Your goal
Please copy the lines below word for word, starting with the line that contains "In this picture" and continuing through the final line.
--- START OF Provided material ---
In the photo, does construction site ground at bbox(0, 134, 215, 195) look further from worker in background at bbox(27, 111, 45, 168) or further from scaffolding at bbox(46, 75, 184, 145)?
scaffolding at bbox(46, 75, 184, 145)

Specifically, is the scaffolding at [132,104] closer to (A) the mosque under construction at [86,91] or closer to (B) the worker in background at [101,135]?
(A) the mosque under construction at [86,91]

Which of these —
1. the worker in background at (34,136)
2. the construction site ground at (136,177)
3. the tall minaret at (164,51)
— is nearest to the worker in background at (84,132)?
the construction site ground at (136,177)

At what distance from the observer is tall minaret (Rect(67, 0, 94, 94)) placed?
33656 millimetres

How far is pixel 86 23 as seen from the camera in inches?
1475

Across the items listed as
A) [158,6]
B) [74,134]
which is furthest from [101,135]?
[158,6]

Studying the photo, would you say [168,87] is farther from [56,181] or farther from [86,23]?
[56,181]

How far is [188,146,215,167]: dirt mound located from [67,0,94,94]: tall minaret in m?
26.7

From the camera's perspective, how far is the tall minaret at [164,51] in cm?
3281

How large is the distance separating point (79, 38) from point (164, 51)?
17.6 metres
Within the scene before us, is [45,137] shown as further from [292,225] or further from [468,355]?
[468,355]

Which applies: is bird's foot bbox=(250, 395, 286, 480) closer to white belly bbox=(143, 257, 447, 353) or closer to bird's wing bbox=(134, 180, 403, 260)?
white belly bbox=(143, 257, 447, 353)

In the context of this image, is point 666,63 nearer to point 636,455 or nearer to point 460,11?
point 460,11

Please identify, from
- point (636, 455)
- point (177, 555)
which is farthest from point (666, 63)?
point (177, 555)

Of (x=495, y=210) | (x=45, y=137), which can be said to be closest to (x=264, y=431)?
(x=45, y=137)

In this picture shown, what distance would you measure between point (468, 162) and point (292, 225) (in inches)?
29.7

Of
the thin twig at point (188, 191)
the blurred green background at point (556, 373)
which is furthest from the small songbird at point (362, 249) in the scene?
--- END OF Provided material ---
Task result
In this picture shown, what distance would you measure between point (468, 162) and point (292, 225) (in inches)?
29.7

Of
the thin twig at point (188, 191)
the blurred green background at point (556, 373)
which is furthest from the small songbird at point (362, 249) in the scene?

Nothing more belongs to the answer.